In the narration of facts, Mr. Cosmo, the managing director of Kramerica, does not appear to be happy. The other occupants of the building who belong to a certain Australia Interactive Pty Ltd. are noisy and because the walls are particularly thin, the people of Kramerica feel disturbed and annoyed by the sounds that seem to go all through the night. They suspect some kind of a night party of dancing going on. Mr. Cosmo has decided that they can no longer bear these irritants.
It seems that Kramerica does not have an iota of a justification to prevent Frank from imposing the limitation to lease or assign. In connection with the thin walls, Kramerica had all the opportunity to check and inspect the building before it entered into the lease agreement with Frank. Under the general and universal principle of caveat emptor, it was the duty and privilege of Kramerica not to push through with the leasing of the place if it believed it was not fit for the purpose intended. It could have easily examined the structure, construction and other circumstances of the edifice preparatory to finalizing the covenant of occupation. Having failed so, Kramerica and its decision makers have themselves to blame.
As to the scandalous and annoying co-occupants, it is opined that Kramerica cannot put the same up as a reason for sub-letting or assigning. It is believed that in this action, the legal recourse of Kramerica will be against the noisy tenants at the other side and not against Frank. Kramerica can entertain the idea of filing a suit for injunction to stop the intolerable disturbance.
Incidentally, the drawbacks presented by the thin walls and the blares of the people within the vicinity may not be considered here because Frank is willing to allow Kramerica to sub-let the property or assign the leasehold right to another company, Vandelay Investments Pty Ltd. For this, however, Frank is demanding from Kramerica the payment of five thousand dollars and the legal costs that will be incidental to the process of assigning the lease. Mr. Cosmo does not agree with Frank. Is the pre-requisite being asked by Frank tenable? The answer is in the affirmative as allowed by Section 133B of the Conveyancing Act mentioned earlier.

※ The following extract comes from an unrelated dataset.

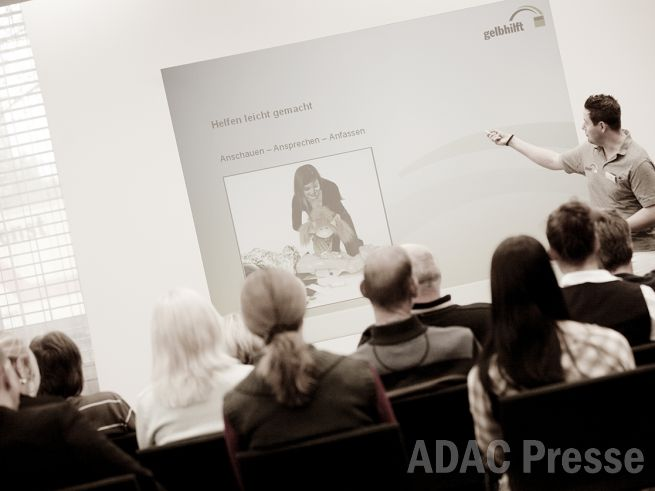 Garantiert beste Erste-Hilfe von ADAC gelbhilft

Frank did not withhold his consent for Kramerica to sub-let or assign. This disposition of Frank does not preclude him though from requiring a reasonable sum for legal or other costs and expenses as may be incurred or suffered resultant of the giving of such consent.
It has to be importantly noted that Vandelay is also a tenant of Frank in a separate lease that is about to expire or end. Hence, if Frank allows Kramerica to let Vandelay occupy the space which Kramerica desires to do away with, Vandelay will vacate the place which it currently leases from Frank. In that event, he (Frank) will naturally lose his earnings from that latter property. In short, Frank is imposing a reasonable amount for costs, expenses or damages he has to absorb in view of Kramerica’s sub-letting of the premises or assigning of the lease.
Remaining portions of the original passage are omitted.